Abiy Ahmed's "The Green Legacy" initiative is planting billions of trees and promoting environmental awareness.
Ethiopia is the second most populous country in Africa, with a population of more than 120 million — half under the age of fifteen. Decades of poor farming practices and deforestation have caused massive soil erosion and left millions of Ethiopians vulnerable to drought, famine, and natural disasters. In order to address the impacts of climate damage, lead Ethiopia to a self-sustained economy, and restore forests and vegetation nationwide, Prime Minister Abiy Ahmed introduced The Green Legacy Initiative with the motto “Greener and Cleaner Ethiopia.” Its goal? Plant twenty billion trees in four years.
On the first day of the initiative in May 2019, millions of Ethiopians participated in the effort to help Ethiopia break the tree planting world record, with a total of 350 million trees planted in one day. The campaign was heavily promoted on television, radio, and social media, encouraging the people of Ethiopia to plant trees in their neighborhoods, workplaces, and schools.
This movement is part of the Climate Resilient Green Economy (CRGE) strategy endorsed by Ethiopia in 2011, with an aim to achieve food security, improve farming practices, and reduce climate vulnerability by 2030. Along with the green legacy movement, Ethiopia also plans to rely mainly on renewable energy for electricity once the GERD dam — the largest in Africa — is up and running. (It’s now ninety percent completed.)
The Green Legacy Initiative has been rolled out in thirteen different regions in Ethiopia, all of which have reached or surpassed their annual targets and exceeded the overall first phase target by planting twenty-five billion trees by mid-2023. The government hosted dozens of educational campaigns and contests across all regions (rural and urban), sent millions of seedlings to be planted by locals in their communities, And gave instructions to community members on how to take care of their trees after planting them.
The government hired workers — mostly women and students — to count the planted trees, carry out the campaigns, and promote the Green Legacy initiative in their regions. People who plant trees privately have also been encouraged to report their numbers to their local sub-cities.

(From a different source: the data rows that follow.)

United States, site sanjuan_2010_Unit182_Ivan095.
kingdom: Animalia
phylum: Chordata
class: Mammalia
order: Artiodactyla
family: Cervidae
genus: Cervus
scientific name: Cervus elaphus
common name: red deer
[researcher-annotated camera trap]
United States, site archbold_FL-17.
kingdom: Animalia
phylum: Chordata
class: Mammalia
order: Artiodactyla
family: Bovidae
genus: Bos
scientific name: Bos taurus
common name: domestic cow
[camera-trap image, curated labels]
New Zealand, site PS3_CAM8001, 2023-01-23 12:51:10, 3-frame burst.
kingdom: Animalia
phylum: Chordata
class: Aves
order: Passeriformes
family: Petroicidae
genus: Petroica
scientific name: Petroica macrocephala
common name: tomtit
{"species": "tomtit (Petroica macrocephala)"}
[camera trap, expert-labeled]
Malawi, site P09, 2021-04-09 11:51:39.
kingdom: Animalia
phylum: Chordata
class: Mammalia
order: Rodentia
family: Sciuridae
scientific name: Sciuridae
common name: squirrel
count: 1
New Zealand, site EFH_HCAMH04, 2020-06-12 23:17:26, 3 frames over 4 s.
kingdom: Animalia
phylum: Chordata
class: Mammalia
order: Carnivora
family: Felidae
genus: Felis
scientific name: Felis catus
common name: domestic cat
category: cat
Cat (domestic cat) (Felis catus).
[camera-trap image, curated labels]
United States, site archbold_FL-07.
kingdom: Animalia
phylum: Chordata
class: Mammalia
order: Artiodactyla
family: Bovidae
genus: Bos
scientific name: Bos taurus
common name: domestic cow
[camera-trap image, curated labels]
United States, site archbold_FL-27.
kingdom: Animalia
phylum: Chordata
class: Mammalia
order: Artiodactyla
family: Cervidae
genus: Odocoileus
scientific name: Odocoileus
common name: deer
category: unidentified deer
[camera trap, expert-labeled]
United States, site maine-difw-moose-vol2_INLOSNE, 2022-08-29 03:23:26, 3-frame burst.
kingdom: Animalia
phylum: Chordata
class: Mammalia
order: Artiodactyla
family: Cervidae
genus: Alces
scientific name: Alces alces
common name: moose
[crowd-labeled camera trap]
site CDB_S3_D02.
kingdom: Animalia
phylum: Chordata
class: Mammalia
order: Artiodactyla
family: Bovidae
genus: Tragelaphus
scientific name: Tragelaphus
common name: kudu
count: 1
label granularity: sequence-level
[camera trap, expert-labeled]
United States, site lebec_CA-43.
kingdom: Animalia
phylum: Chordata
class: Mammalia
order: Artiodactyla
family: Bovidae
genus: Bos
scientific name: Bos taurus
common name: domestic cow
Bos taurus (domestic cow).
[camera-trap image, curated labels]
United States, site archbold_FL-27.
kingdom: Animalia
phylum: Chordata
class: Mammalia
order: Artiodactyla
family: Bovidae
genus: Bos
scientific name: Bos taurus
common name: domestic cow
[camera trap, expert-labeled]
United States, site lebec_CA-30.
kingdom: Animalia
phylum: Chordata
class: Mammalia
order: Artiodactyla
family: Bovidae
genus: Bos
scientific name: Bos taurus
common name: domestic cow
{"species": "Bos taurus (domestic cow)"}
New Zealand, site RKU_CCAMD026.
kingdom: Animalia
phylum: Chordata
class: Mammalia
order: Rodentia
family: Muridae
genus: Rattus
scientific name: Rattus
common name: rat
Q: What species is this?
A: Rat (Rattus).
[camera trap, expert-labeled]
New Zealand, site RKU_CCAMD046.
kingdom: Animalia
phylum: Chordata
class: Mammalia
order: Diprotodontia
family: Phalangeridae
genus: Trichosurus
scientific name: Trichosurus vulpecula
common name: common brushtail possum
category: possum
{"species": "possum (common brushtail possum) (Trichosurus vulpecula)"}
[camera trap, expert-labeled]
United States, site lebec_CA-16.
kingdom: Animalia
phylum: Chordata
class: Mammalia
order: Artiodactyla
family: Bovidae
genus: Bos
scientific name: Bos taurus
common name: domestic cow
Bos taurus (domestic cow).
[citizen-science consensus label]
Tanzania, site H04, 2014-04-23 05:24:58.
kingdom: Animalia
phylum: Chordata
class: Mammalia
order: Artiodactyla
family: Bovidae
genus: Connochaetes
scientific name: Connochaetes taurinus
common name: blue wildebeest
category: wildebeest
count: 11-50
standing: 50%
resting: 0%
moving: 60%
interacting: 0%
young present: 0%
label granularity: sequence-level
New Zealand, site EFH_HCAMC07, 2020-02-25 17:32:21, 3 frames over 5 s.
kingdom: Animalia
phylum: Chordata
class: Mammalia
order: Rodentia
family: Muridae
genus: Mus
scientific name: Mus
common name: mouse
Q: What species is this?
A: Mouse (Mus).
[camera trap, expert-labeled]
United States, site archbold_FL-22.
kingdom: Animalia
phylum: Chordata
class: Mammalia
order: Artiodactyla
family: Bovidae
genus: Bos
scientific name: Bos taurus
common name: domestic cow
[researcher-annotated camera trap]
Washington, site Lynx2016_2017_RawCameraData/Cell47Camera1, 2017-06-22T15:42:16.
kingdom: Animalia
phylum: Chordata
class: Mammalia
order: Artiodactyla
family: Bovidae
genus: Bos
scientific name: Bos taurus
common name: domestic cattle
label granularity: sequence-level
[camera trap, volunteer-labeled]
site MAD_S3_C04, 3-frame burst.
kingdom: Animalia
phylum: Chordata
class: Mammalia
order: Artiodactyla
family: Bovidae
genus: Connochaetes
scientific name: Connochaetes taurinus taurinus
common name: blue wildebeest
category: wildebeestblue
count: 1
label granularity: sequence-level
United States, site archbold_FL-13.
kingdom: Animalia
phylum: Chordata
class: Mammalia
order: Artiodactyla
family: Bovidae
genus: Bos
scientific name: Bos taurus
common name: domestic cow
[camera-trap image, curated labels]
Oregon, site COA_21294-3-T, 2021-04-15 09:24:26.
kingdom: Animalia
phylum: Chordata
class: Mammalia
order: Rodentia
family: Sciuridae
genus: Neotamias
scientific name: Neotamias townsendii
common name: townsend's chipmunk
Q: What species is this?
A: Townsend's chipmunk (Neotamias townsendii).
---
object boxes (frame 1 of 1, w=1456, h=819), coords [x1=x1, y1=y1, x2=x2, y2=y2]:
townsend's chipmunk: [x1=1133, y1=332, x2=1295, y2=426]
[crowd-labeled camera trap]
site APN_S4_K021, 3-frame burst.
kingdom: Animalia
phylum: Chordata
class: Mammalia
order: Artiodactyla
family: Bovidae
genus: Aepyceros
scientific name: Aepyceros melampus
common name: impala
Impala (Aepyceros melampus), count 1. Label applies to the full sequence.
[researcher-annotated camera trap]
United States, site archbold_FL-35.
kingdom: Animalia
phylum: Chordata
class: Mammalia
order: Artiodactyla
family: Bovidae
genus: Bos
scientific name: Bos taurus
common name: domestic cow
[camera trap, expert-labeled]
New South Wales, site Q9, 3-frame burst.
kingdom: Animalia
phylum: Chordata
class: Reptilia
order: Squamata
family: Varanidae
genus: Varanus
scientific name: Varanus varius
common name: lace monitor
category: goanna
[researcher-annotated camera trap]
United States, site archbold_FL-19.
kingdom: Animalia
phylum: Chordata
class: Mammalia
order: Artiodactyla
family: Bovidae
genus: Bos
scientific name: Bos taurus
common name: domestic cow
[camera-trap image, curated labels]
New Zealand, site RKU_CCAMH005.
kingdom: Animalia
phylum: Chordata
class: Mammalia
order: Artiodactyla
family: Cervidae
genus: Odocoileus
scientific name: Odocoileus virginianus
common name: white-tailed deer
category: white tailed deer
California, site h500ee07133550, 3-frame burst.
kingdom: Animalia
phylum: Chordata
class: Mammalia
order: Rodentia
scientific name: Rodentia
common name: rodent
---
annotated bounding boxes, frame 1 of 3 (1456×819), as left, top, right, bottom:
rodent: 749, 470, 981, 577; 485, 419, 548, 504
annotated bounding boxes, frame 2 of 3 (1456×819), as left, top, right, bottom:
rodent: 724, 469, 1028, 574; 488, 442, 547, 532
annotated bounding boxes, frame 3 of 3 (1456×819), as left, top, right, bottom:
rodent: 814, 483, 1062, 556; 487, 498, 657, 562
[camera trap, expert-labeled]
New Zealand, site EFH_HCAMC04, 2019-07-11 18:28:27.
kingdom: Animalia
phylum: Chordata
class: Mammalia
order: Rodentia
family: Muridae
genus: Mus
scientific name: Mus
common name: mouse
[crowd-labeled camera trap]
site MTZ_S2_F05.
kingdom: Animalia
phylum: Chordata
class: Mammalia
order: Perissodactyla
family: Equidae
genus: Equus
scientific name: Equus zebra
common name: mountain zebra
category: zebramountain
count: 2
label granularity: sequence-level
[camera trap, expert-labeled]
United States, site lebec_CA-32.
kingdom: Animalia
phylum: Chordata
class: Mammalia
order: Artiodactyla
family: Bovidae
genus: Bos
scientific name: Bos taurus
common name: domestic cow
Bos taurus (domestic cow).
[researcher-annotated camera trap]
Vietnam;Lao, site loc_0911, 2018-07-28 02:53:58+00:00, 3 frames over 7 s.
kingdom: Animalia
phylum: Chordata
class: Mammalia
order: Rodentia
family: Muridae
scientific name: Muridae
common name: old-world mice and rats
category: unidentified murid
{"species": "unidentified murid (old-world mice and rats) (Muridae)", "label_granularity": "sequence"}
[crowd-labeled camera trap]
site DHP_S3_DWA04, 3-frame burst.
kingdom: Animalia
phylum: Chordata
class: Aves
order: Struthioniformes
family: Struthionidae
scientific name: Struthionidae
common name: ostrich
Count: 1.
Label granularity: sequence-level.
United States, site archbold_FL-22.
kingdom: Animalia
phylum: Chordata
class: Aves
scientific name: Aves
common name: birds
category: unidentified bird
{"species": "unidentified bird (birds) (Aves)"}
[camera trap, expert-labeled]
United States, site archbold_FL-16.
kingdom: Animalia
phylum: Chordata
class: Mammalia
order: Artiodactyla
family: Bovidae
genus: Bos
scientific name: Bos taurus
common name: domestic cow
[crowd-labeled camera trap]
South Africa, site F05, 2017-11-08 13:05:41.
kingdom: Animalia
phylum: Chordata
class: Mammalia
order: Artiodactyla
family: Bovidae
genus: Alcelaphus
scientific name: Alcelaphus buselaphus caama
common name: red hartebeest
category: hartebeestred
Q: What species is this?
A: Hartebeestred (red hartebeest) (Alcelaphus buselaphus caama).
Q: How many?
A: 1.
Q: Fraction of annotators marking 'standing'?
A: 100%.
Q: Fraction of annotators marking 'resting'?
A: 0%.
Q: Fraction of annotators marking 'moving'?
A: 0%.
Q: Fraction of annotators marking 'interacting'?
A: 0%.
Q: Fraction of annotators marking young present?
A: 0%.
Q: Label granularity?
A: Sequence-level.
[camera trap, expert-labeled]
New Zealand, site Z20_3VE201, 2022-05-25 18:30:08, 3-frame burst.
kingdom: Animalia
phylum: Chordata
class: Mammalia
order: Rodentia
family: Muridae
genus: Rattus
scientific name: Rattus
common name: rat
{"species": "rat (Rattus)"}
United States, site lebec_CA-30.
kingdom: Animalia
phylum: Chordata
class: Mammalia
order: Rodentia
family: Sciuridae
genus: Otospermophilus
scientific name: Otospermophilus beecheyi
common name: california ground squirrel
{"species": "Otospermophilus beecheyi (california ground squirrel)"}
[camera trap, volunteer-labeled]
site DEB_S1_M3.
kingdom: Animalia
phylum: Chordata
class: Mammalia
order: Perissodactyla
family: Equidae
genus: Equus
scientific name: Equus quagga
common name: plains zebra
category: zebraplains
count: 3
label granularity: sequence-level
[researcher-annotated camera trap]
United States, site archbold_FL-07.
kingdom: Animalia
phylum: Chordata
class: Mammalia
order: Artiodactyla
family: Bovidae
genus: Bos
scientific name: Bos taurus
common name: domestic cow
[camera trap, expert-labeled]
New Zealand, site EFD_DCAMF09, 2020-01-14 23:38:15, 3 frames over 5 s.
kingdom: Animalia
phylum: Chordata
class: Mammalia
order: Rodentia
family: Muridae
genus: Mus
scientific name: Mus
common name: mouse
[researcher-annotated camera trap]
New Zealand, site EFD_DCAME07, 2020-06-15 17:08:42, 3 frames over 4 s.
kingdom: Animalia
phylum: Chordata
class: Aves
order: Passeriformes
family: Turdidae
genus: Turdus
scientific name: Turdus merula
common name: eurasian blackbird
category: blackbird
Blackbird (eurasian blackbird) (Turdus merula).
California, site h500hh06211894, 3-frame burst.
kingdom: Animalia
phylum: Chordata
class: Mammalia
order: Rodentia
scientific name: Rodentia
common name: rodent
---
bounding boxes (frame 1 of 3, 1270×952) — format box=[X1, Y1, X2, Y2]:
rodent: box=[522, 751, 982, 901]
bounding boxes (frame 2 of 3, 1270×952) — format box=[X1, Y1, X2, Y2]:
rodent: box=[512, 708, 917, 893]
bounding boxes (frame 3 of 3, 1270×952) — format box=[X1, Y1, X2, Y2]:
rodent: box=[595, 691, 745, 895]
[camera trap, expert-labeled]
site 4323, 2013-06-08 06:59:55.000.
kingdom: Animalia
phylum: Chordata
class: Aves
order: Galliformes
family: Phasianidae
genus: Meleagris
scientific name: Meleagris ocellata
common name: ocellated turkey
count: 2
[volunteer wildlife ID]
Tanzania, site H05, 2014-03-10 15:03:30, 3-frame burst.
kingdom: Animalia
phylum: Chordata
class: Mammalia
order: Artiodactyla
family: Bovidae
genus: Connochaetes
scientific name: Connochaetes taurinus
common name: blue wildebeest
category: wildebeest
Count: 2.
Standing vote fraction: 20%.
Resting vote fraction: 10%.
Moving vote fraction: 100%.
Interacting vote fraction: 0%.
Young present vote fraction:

According to government statistics, fifty-two percent of the trees are agroforestry species, the survival rate of seedlings planted across the country is above eighty-five percent, and when seedlings have not survived, people have planted more than ten million seedlings to replace them.
Ethiopia is home to the African Union and the United Nations Economic Commission for Africa, and the Prime Minister also invited ambassadors, embassies, diplomats, and public figures to participate in the initiative and spread awareness to the country’s large expat community here.
Ethiopia’s Green Legacy initiative shows the large impact that small steps can have on communities — using only local resources and manpower. What’s next? With the first phase completed, the government is now aiming to plant an additional thirty billion trees in the coming four years.